Erwin Trum
LES DEBUTS
1957 - 1968

Période Eclectique
Au début quand je faisais de la peinture, je la cachais soigneusement parce que je n’étais pas sûr ; Est-ce que c’est bon ou pas bon ? Si tu n’as aucun critère n’est-ce pas, tu ne sais pas ce tu fais… Presque irresponsable.







Quand tu fais un portrait, autoportrait ou le portrait d’un autre, c’est toujours une interrogation de l’homme sur lui-même, sur la réalité humaine ou sa finalité si on peut dire.










Quand je suis arrivé à Paris début 53 c’est là où je me suis acheté mes premiers crayons de couleurs et j’ai commencé à copier des tableaux. Enfin des trucs vachement Parisien, des tableaux de femmes à la mode. C’était pas du tout expressionniste. C’était très stylisé, la femme légère, la femme parisienne, la jeune fille élancée, la poitrine bien nourrie, souvent des trucs en soierie, un chapeau… Enfin la pin-up améliorée si on peut dire. J’ai copié ça et puis j’ai arrêté, la copie de tableaux ne m’a jamais intéressé. Puis j’ai tout foutu en l’air, c’était pas sérieux.



Les premiers portraits que j’ai faits c’est des portraits sur reproduction d’Hemingway, Ezra Pound des trucs comme ça. Utrillo faisait bien ses paysages d’après cartes postales, alors il n’y’a pas de raison que je ne fasse pas le portrait d’Hemingway d’après une photo de journal, c’était des photos minuscules en noir et blanc sur un journal que j’ai agrandi.





Mes premiers tableaux gestuels à l’huile ou autres ce n’était pas un espace d’éclatement de la réalité comme Pollock le fait, pour moi c’était plutôt « Tu es là allongé dans l’herbe, tu regardes en bas et sous l’herbe tu vois toutes sortes de fourmillements, la terre se découvre et tu vois toute une géologie qui se dévoile, tu vois toute une botanique et une faune, micro faune, des insectes, des fourmis… ». C’est un espace microscopique que tu as presque devant les yeux à dix ou quinze centimètres mais que je voulais en grand.

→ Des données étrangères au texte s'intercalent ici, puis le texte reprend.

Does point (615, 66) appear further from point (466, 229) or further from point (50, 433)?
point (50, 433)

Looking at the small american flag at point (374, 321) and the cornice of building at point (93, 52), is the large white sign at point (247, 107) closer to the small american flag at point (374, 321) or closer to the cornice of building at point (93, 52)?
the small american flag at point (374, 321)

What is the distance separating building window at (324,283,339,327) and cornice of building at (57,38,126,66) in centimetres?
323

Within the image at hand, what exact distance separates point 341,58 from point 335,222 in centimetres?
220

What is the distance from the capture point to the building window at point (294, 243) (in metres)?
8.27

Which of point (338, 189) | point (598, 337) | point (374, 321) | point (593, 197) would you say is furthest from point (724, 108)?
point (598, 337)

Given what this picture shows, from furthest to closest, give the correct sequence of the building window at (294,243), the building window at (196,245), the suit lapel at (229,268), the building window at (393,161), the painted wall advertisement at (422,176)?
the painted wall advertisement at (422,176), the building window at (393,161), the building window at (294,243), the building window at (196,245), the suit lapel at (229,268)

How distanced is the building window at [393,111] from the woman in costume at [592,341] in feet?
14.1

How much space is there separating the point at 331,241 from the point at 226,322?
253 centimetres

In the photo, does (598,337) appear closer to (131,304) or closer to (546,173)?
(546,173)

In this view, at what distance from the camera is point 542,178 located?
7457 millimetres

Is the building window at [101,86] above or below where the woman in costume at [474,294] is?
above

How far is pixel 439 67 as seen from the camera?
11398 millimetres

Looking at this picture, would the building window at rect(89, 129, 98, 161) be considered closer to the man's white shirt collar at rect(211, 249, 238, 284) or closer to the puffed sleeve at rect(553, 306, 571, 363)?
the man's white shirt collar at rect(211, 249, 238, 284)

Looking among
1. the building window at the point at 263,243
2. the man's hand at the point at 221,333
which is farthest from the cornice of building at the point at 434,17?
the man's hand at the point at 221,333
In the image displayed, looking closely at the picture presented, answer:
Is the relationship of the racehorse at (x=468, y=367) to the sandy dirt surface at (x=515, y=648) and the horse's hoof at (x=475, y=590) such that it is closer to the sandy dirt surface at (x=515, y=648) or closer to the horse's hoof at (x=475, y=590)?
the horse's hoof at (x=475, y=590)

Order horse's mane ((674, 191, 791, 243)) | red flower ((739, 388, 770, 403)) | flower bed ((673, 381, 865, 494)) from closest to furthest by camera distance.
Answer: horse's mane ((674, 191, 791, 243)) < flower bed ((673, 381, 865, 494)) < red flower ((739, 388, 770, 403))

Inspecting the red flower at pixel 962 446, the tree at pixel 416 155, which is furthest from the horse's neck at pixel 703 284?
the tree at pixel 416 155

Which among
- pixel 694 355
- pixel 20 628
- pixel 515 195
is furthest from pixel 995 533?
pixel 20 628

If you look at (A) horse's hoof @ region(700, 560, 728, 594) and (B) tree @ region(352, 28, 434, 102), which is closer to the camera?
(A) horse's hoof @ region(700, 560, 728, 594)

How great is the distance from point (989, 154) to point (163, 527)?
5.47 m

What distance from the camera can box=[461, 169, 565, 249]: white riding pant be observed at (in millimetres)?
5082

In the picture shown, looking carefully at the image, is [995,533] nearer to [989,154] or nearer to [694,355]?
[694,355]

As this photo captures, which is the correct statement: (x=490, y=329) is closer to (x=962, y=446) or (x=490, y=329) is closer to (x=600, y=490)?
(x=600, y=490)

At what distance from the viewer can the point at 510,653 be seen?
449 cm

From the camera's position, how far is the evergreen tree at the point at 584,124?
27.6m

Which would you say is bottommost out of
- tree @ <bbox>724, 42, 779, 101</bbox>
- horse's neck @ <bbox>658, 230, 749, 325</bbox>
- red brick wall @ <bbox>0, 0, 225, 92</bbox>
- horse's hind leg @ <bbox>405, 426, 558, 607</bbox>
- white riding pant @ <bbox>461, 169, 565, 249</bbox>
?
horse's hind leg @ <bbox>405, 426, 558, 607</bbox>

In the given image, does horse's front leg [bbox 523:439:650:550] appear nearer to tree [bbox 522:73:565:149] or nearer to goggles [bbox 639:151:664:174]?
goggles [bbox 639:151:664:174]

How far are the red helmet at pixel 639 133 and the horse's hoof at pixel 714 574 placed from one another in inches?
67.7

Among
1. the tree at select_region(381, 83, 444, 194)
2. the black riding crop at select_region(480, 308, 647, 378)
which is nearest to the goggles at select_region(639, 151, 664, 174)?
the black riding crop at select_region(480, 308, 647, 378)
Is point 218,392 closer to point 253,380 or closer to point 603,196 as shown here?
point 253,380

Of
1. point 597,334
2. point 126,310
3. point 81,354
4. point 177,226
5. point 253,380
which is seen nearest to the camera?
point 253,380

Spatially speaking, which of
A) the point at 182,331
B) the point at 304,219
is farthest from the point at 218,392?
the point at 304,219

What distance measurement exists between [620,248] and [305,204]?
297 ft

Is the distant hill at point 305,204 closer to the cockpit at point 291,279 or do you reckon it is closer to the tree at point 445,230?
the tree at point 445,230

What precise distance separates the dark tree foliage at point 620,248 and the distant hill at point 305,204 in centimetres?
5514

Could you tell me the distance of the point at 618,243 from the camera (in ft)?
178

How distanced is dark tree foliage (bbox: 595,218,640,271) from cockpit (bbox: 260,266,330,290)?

Quand on commence à peindre, ou quand on s’intéresse à la peinture, même si on ne fait pas de peinture c’est la même chose, on a toujours quelques peintres préférés dès le début même si on ne comprend pas la peinture. J’aimais bien quelques impressionnistes, mais ce que c’était un impressionniste, ce que ça voulait dire exactement je m’en foutais royalement. Il y’a juste quelques tableaux de Monet, Manet, Renoir un peu moins qui m’attirait, aussi Pissarro et Sisley tu vois à peu près. Alors c’était les jeux de lumières, toutes ces subtilités qui sont là-dedans. Tu as un espace mais en même temps ce n’est pas un espace, ce sont des paysages limpides, tout est transparence et c’est ça qui m’attirais. L’attirance pour le moyen-âge, la peinture du quattrocento, c’est venu beaucoup plus tard.






Puis je suis venu à une technique complétement opposée, la linogravure. Toute chose enlevée est définitivement enlevée pour revenir à la forme, pour revenir aux choses solides, pour réapprendre parce que tout était devenu trop aérien, ça se dissipait, il y’avait une espèce de vide au point de vue créativité.













Evidement pour n’importe quel jeune peintre Paris c’est le terminus, alors tu fonces.





Faire de la peinture, je ne pourrais pas dire que c’était une inquiétude parce-que de toute façon je savais que la peinture c’est un truc qui sur le plan de la vie matérielle ne mènera nulle part, la peinture ne nourrit pas son homme. Je suis déjà parti là-dessus et je suis aussi toujours parti du principe "Le fait qu’on pourrait vendre une peinture ça ne prouve pas que ce soit forcément de la bonne peinture même si ça se vend". Ensuite il faut aussi se mettre dans le système. Le système de la peinture est quand même soumis à certaines lois du marché, à certaines contraintes, et les artistes qui rentrent dans ces contraintes abdiquent un peu dans la personnalité. Il y’a quand même le piège à ne pas être tranquille dans sa façon de peindre.














Il y’a eu un doute sur moi. On se pose la question et la raison sur la finalité de l’art.